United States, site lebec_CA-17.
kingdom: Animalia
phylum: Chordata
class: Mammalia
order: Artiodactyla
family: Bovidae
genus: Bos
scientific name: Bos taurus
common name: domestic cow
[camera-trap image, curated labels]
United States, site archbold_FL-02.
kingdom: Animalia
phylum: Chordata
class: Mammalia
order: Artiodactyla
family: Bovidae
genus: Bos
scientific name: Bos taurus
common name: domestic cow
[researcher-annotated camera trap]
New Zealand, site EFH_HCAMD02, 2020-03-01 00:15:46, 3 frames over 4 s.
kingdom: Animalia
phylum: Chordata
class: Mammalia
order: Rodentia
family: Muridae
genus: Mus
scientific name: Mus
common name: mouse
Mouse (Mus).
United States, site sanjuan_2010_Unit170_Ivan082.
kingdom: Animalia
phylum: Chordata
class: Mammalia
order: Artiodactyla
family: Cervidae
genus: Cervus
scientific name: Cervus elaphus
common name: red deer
════════
Copy down every record, keeping each one exact.

United States, site lebec_CA-17.
kingdom: Animalia
phylum: Chordata
class: Mammalia
order: Artiodactyla
family: Bovidae
genus: Bos
scientific name: Bos taurus
common name: domestic cow
[camera-trap image, curated labels]
United States, site archbold_FL-02.
kingdom: Animalia
phylum: Chordata
class: Mammalia
order: Artiodactyla
family: Bovidae
genus: Bos
scientific name: Bos taurus
common name: domestic cow
[researcher-annotated camera trap]
New Zealand, site EFH_HCAMD02, 2020-03-01 00:15:46, 3 frames over 4 s.
kingdom: Animalia
phylum: Chordata
class: Mammalia
order: Rodentia
family: Muridae
genus: Mus
scientific name: Mus
common name: mouse
Mouse (Mus).
United States, site sanjuan_2010_Unit170_Ivan082.
kingdom: Animalia
phylum: Chordata
class: Mammalia
order: Artiodactyla
family: Cervidae
genus: Cervus
scientific name: Cervus elaphus
common name: red deer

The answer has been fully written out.